My husband being an only child contributes to this, of course — she is very clingy and protective of him. It took me too long to realize that she feels she’s lost part of her son to me. I needed to be more sympathetic to the fact that they are no longer as close as she would like them to be, and I obviously have played a role in that.
Whether I like it or not, these people are now members of my family, and family is important to me. I needed to learn techniques to help me deal with her in a kind and considerate manner, without exploding with internalized stress. For me, the following things have helped:
- Be aware that you might not be the in-law they were expecting either. My mother-in-law buys Christmas presents for the daughter-in-law she wishes she had. Instead of getting upset, have the patience to thank her kindly for thinking of you.
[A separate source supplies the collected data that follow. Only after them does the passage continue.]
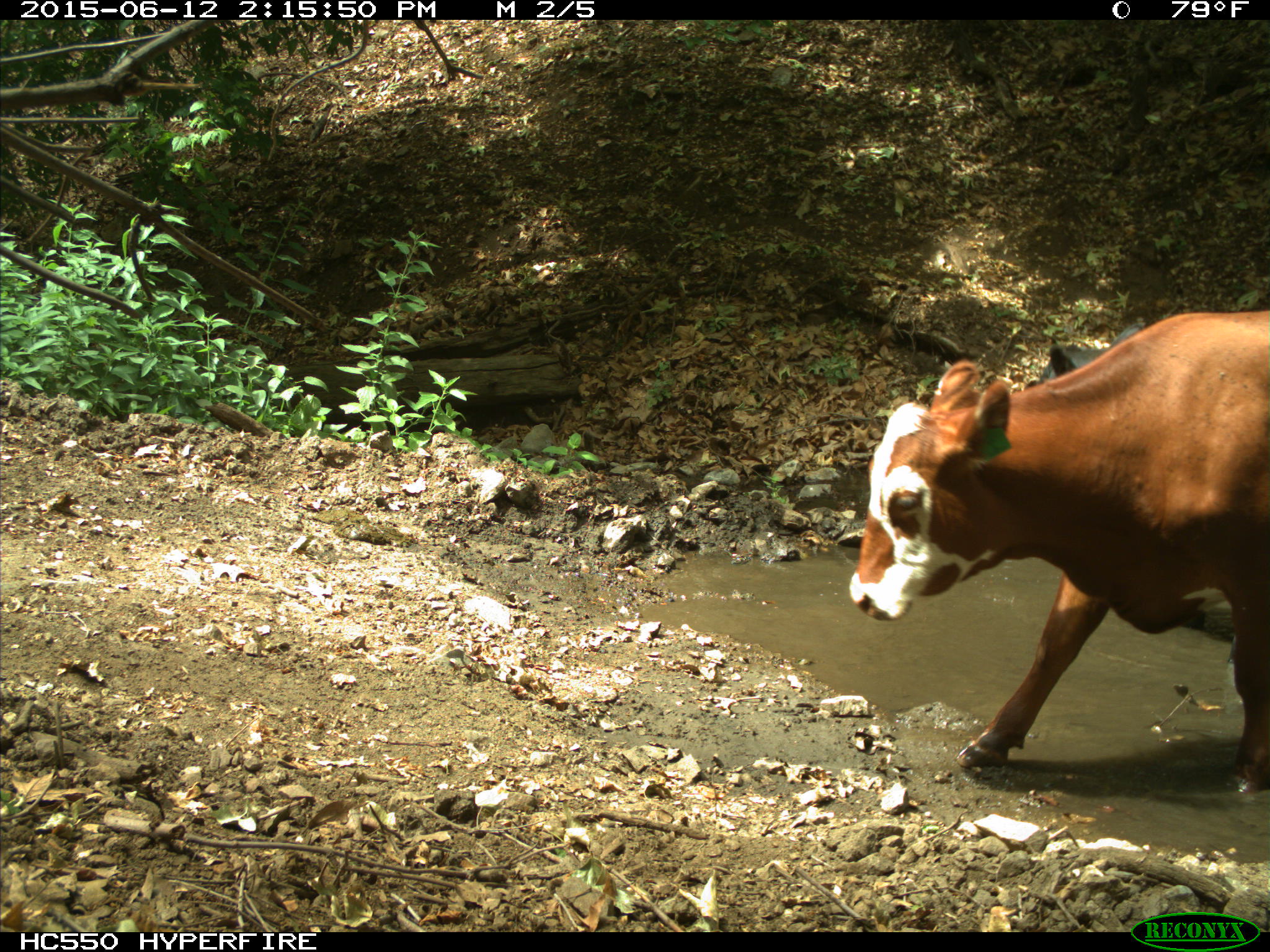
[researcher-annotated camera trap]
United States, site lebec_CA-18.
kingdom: Animalia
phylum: Chordata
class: Mammalia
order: Artiodactyla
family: Bovidae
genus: Bos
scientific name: Bos taurus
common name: domestic cow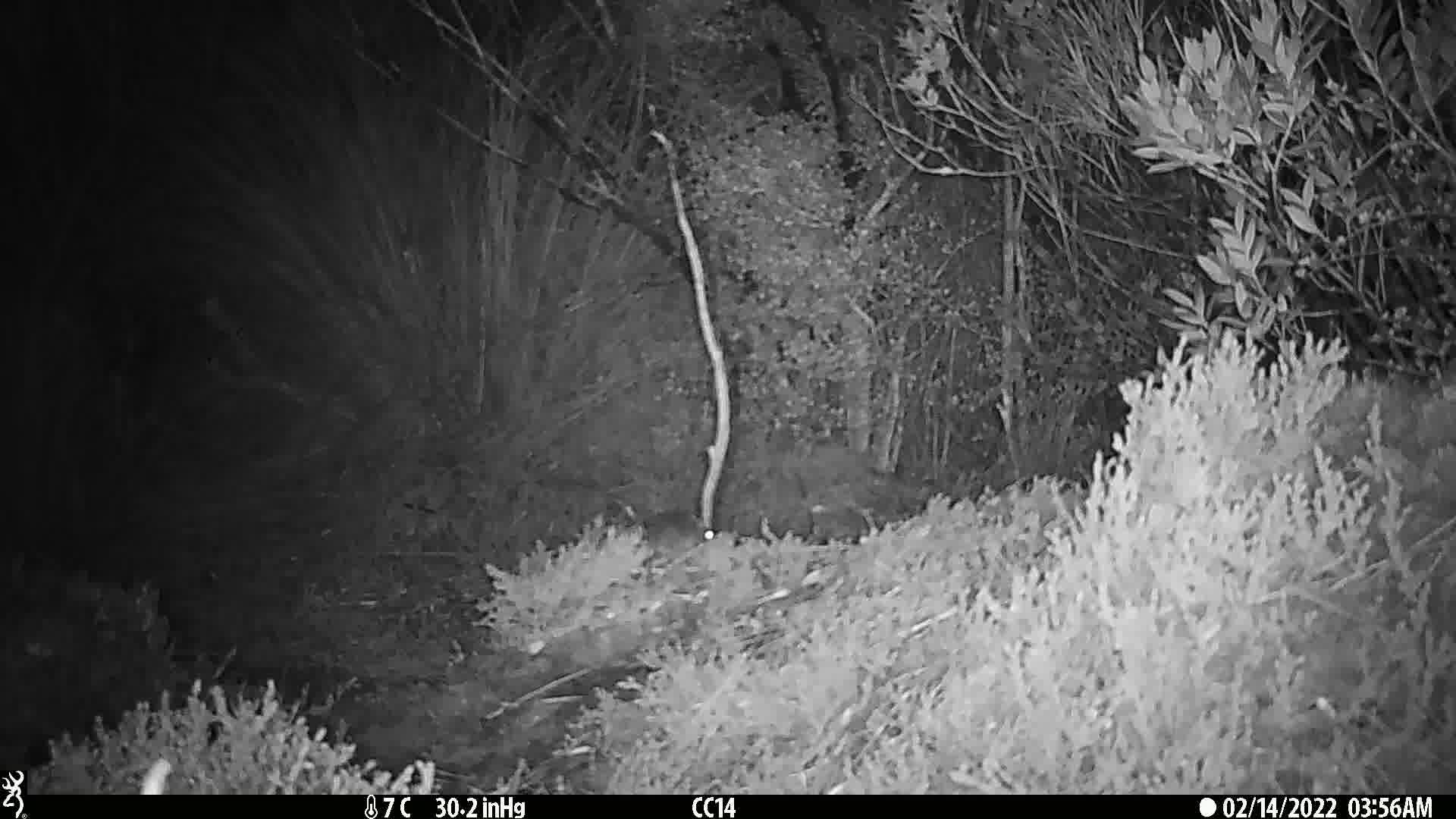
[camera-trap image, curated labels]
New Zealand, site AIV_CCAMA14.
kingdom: Animalia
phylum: Chordata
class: Mammalia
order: Rodentia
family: Muridae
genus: Mus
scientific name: Mus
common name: mouse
- Don’t let the little things wind you up. It irritates me when she paws at my husband’s appearance, but it is his job to tell her to stop it if he wants, not mine.
- Don’t be a pushover, but don’t be rude either. Try and find the middle road between the two. Shut down the insidious remarks firmly, but be open to friendly suggestions which might get lost or misinterpreted along the way.
- Find common ground. Talking about my husband works for us — after all he is the thing that has brought us together. Which is something I can hope we can bond over in the future.
Nothing would make me happier than eventually considering my mother-in-law as a friend, as well as my husband’s mother. And it’s up to me to keep working on developing the relationship. I’ve only been married a year, there are miles to go… and we’ll all be happier in the long run if we can just get along.
Any further techniques or ideas that you all use to get along with your in-laws?